|Oregon Short Line locomotive, Pocatello, ca 1890.|
Utah State Historical Society.
By 1890, a year after it was incorporated as a village, Pocatello was thriving. Developers were replacing clapboard and frame buildings with structures made of stone and brick. Boosters touted the possibility of over-taking Boise City as the largest town in the state.
Daniel Swinehart was among those boosters. A butcher, he moved to Pocatello from Colorado in 1888 and set up shop. Watching the amazing growth of the city, he began to consider what other improvements might be possible. At some point the Pocatello Electric Light and Telephone (PEL&T) Company began supplying electrical power to a few businesses. Their distribution system transmitted surplus power from steam generators run by the railroad shops.
In 1892, Swinehart claimed an extensive water right on the Portneuf River for irrigation and electrical power. That fall, he dammed the river and dug a canal to direct the water to his planned power station. Unfortunately, nearby land owners brought suit when his dam caused their properties to flood during high water. Swinehart purchased some of the lots, and mitigated other problems by building up the river bank in key spots.

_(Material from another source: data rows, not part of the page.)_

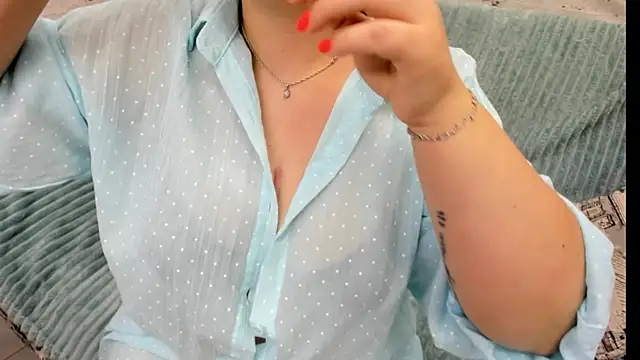 Sweetie Rozzy online show from 06.07.26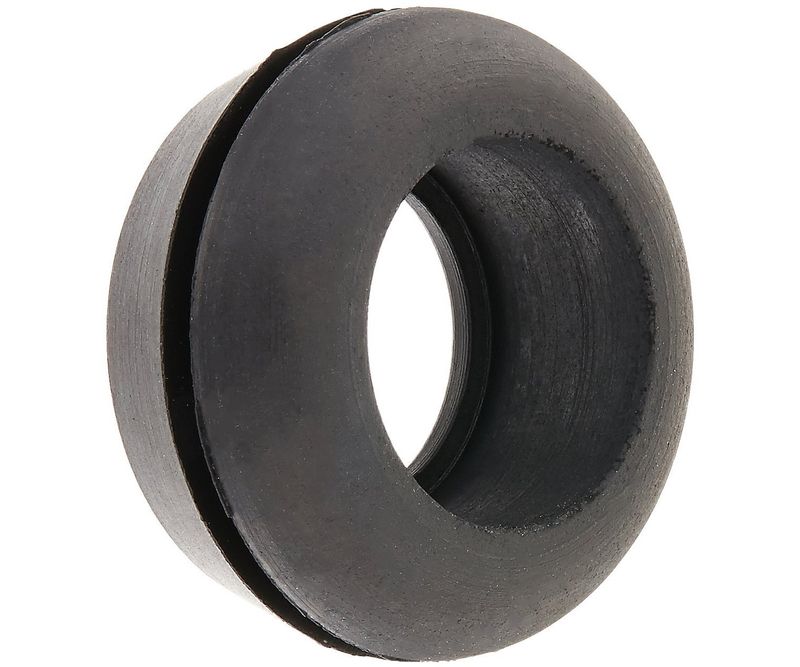 Hydrofarm 3/4 Hydrofarm 3/4" Rubber Grommet, pack of 25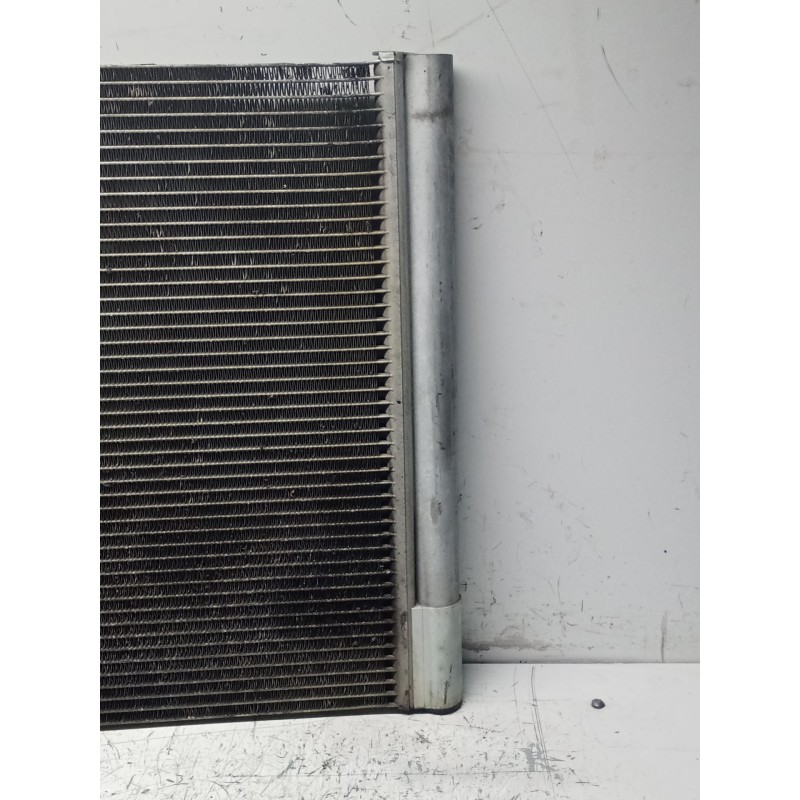 Recambio de condensador / radiador aire acondicionado para bmw serie 5 lim. (f10) 525d xdrive referencia OEM IAM 6450939148901  
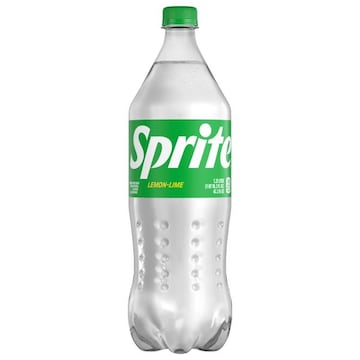 Sprite Soda, Lemon-Lime
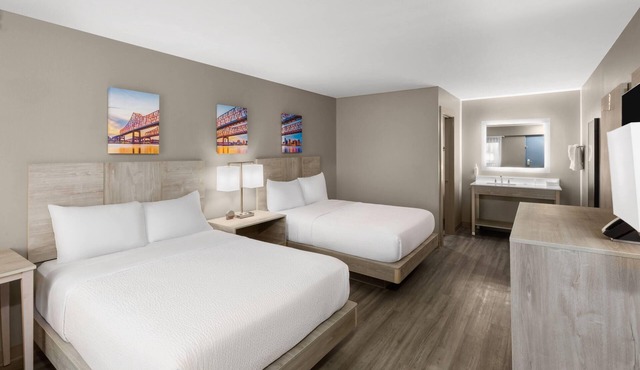Days Inn by Wyndham Kenner/New Orleans Airport South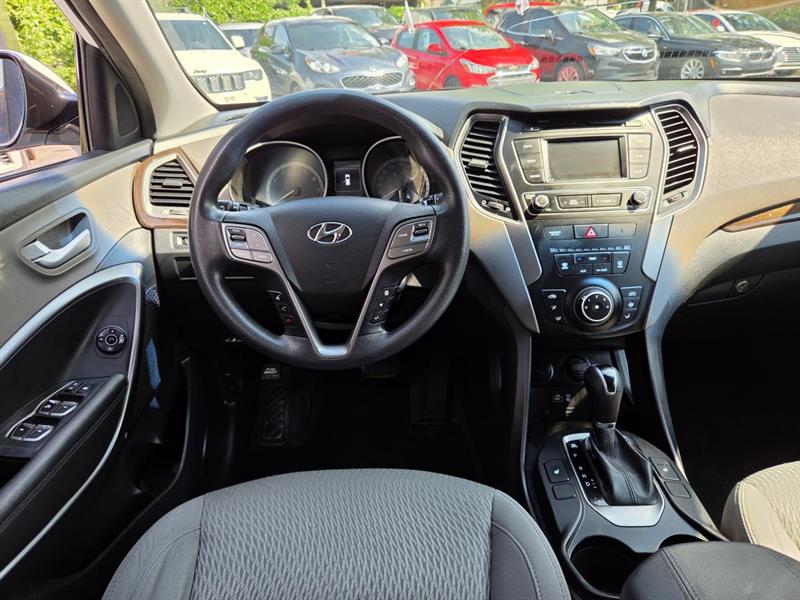 hyundai Santa Fe Sport 2018 - 14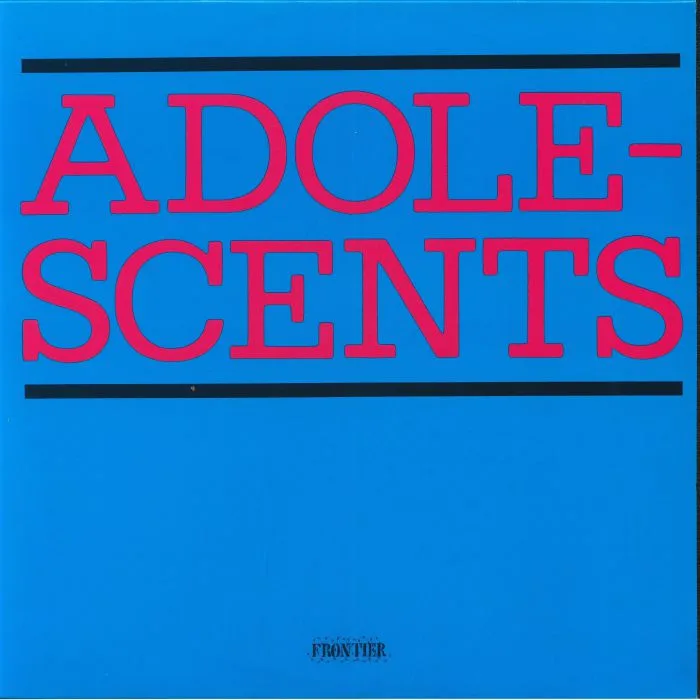 ADOLESCENTS — Adolescents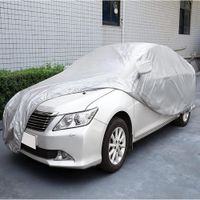 Cobertor Funda Para Auto Autostyle Talla L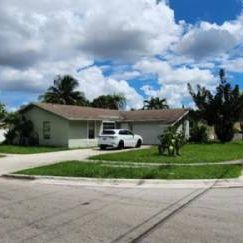 Investment Opportunity in Margate 33068.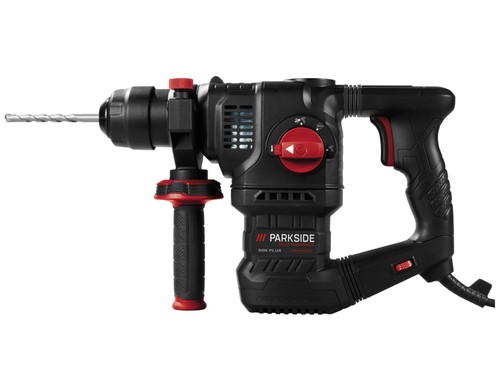 Parkside performance bohr - parkside, bohr-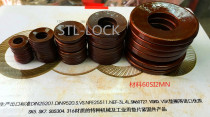 Disc disc butterfly spring disc spring disc spring disc Spring Butterfly Spring washer A B C 8*4 2-18*9 2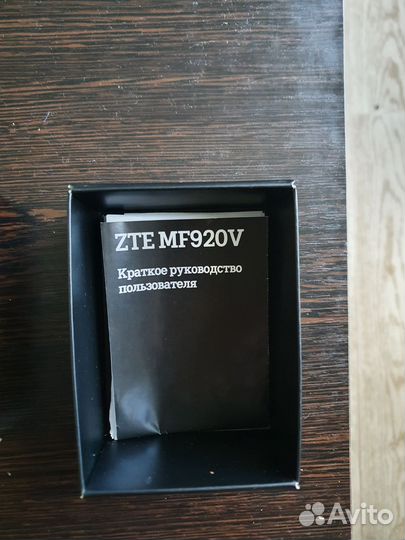 Модемы и роутеры 4g wi fi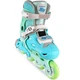 Ролики Cosmo ID Joy 26-30 Turquoise (1012-CIS-JOY-BL-26-30) - изображение 2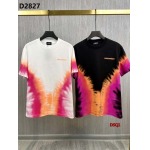 2024年4月15日夏季新作入荷 DSQUARED2 半袖 ...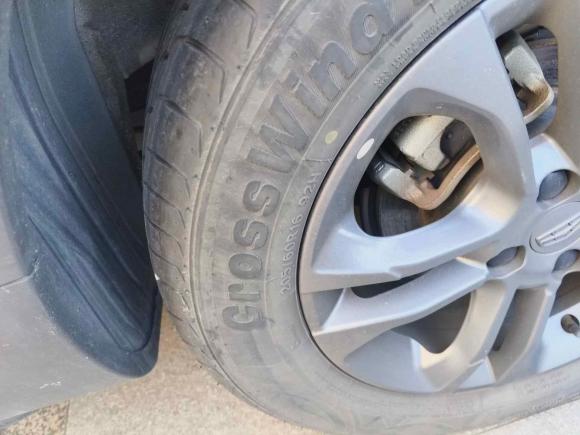 [宁波·浙B] 二手吉利汽车远景X32020款 1.5L CVT精英型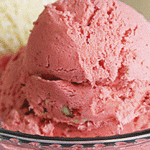 Spumoni - Desserts at Chianti Reserve in Pleasanton CA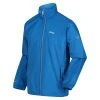 Regatta Men's Lyle IV Waterproof Packaway Jacket Imperial Blue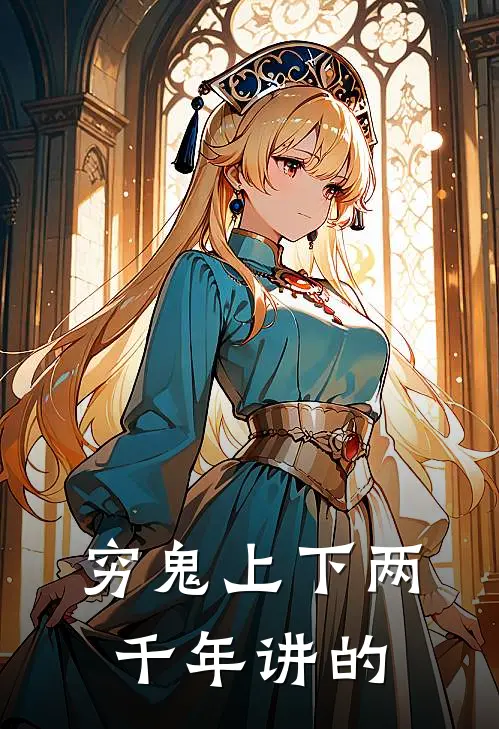 穷鬼上下两千年讲的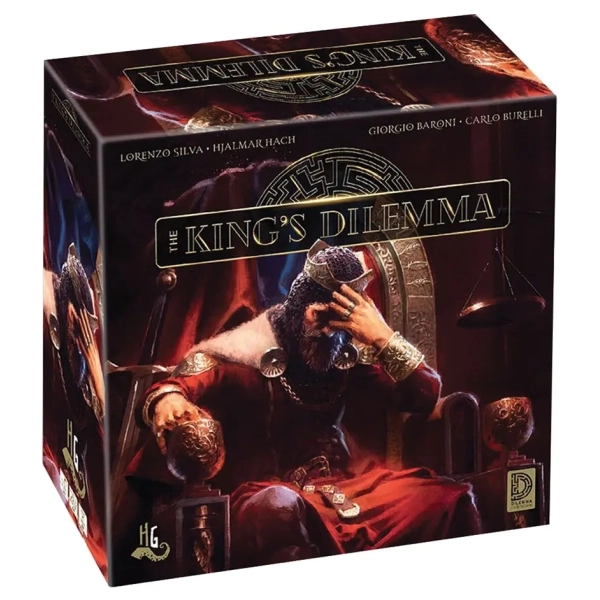 The King's Dilemma - EN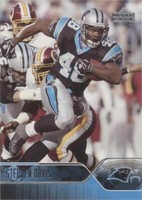 2004 Upper Deck Stephen Davis #27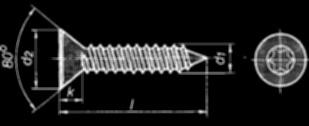 ST4,2X19 1000 180172919 ST2,9X19 1000 180174225 ST4,2X25 1000 180172925 ST2,9X25 1000 180174232 ST4,2X32 500 180173506 ST3,5X6,5 1000 180174238 ST4,2X38 500 180173509 ST3,5X9,5 1000 180174809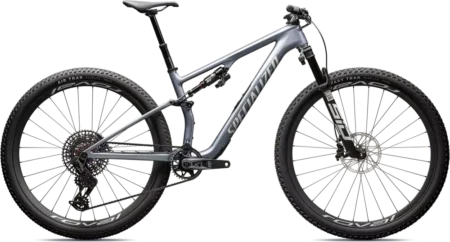 2026 Specialized Epic 8 Pro - SRAM X0 AXS, RockShox Ultimate Flight Attendant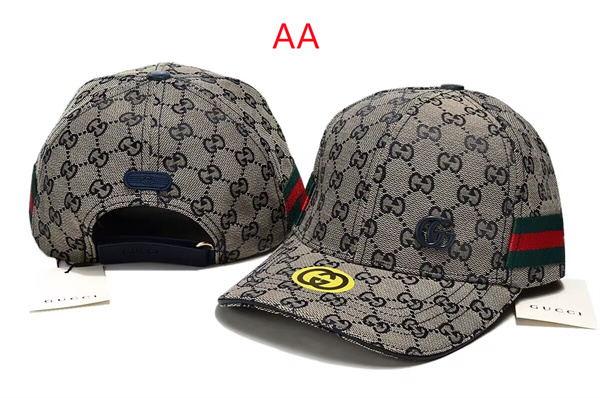 Gucci Snapbacks(AA)-0115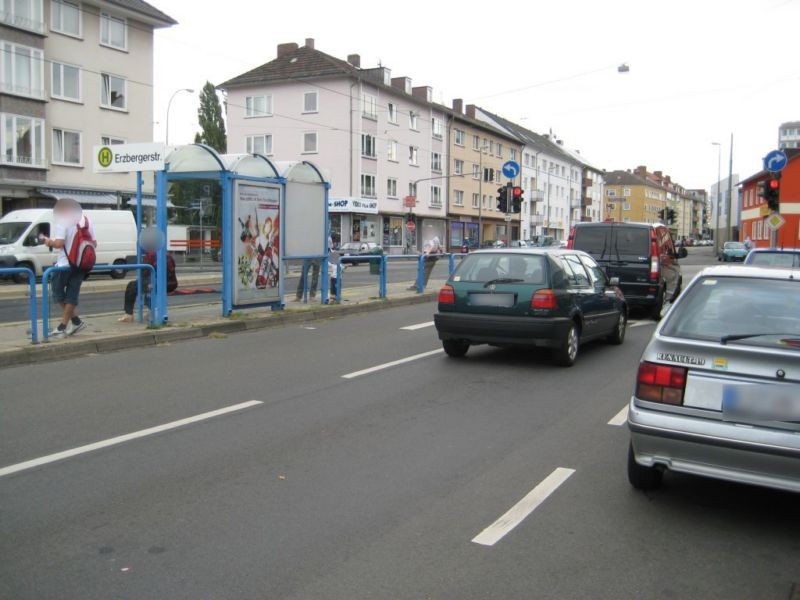 Reuterstr./Erzbergerstr. sew. außen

|Dam site, ca. 1900. Bannock County Historical Society.|
Workmen completed the power station during the summer of 1893. The Illustrated History said that the powerhouse was "furnished with the finest machinery that could be purchased at the time, comprising two Thomson-Houston one-thousand-candle-power incandescent-light dynamos and one Thomson-Houston fifty-light arc dynamo."
To “jump-start” his own coverage, Swinehart bought the PEL&T franchise and distribution system. He then added lines to handle more customers. Finally, as noted above, his grid was ready and electricity flowed from Swinehart's hydropower plant to his customers on February 22nd.
In 1895, Swinehart and some partners incorporated the Pocatello Power & Irrigation Company, allowing him to cash out his investment and still hold a third of the stock. However, by 1920, Swinehart had moved on, and the American Falls hydroelectric system supplied the city's power.